I’ve seen the light go out in people’s eyes when they decide it’s safer to embrace a doctrine or a policy that their gut tells them is wrong than it is to challenge those who say it’s right.
I’ve watched open minds close and tender hearts harden.
I’ve seen people pretend to believe things they don’t actually believe and do things they don’t actually want to do, all in the name of conformity to God’s will, all in the name of sacrifice and submission.
Fundamentalism erases people. It erases their joy, their compassion, their instincts, their curiosity, their passion, their selves. And then it celebrates this ghosting, this nulling and numbing, as a glorious “dying to the self,” just like Jesus demanded.
SOURCE: Hearts of Flesh.
These are some powerful words from Rachel Held Evans who is a young and popular Christian author and lecturer. She seldom parses words when it comes to her spirituality. She also seems to be very aligned with the latest statistics of the Millennial generation when it comes to shedding much of the dogma of the current “church”.
I truly believe that the conformity that many churches demand is a primary factor for why even those raised in it are leaving in droves. They see things that directly contradict what they believe to be simple knowledge. They see their church speaking so viciously about those who are different from them. What they see is not “conformity to God’s will” but to some hardened hearts who happen to have leadership positions.
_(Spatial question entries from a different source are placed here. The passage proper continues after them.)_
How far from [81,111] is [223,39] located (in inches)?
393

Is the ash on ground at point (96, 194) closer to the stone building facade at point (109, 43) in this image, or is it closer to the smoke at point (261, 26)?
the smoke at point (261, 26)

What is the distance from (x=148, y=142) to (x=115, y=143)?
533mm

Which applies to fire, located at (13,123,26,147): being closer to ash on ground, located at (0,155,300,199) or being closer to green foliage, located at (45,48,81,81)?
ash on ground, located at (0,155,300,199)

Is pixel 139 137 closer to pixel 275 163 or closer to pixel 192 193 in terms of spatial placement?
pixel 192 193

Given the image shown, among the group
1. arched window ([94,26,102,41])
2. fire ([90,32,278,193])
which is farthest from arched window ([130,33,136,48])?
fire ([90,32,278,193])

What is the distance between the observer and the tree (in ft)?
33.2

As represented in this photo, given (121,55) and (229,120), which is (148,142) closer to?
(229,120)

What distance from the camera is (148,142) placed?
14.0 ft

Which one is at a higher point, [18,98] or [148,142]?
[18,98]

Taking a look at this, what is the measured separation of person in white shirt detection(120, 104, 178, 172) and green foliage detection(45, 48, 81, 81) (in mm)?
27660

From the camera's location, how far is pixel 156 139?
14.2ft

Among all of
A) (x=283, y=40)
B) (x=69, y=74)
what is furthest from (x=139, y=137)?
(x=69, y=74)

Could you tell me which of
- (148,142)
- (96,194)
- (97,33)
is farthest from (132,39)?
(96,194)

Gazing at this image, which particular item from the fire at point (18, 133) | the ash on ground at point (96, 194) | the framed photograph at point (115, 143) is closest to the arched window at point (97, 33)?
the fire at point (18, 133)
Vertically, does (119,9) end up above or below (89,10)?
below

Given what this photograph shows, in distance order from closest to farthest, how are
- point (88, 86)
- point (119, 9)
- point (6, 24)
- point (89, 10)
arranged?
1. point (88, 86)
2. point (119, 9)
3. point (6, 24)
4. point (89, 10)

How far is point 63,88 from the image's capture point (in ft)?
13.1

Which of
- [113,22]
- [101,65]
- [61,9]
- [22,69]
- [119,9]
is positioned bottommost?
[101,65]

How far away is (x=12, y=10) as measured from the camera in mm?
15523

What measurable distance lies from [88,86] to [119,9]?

They see a fixated emphasis on below the belt issues when Jesus said almost nothing about that topic.
Many young people are still in the mode of questioning things. They are still forming their own personal opinions on what will be important in their life. They will not allow someone to tell them what is moral when it is obviously not the definition of moral to them.
During my lifetime fundamentalism, even though it started with trying to bring the message of Jesus Christ to the world, has, for the most part, morphed into something completely different. It is now primarily about what you are supposed to hate rather than what Jesus told you to love. It has become the dark side of Christianity in many respects.
It is encouraging to see that the force is no longer with the fundamentalists but instead beginning to meld into what is now called the Great Emergence as described by Harvey Cox in his book entitled The Future Of Faith. As explained in the book the emergent church is more about moving on to the next stage of Christianity rather than tearing down the current one. It is about shedding all those man-made rules and replacing them with the messages of its founder. If you are becoming discouraged with the direction that many in the church are taking maybe it is time you took up the book and read it with an open mind. It just might change your idea of some of the basic things you are told you must believe in order to see God.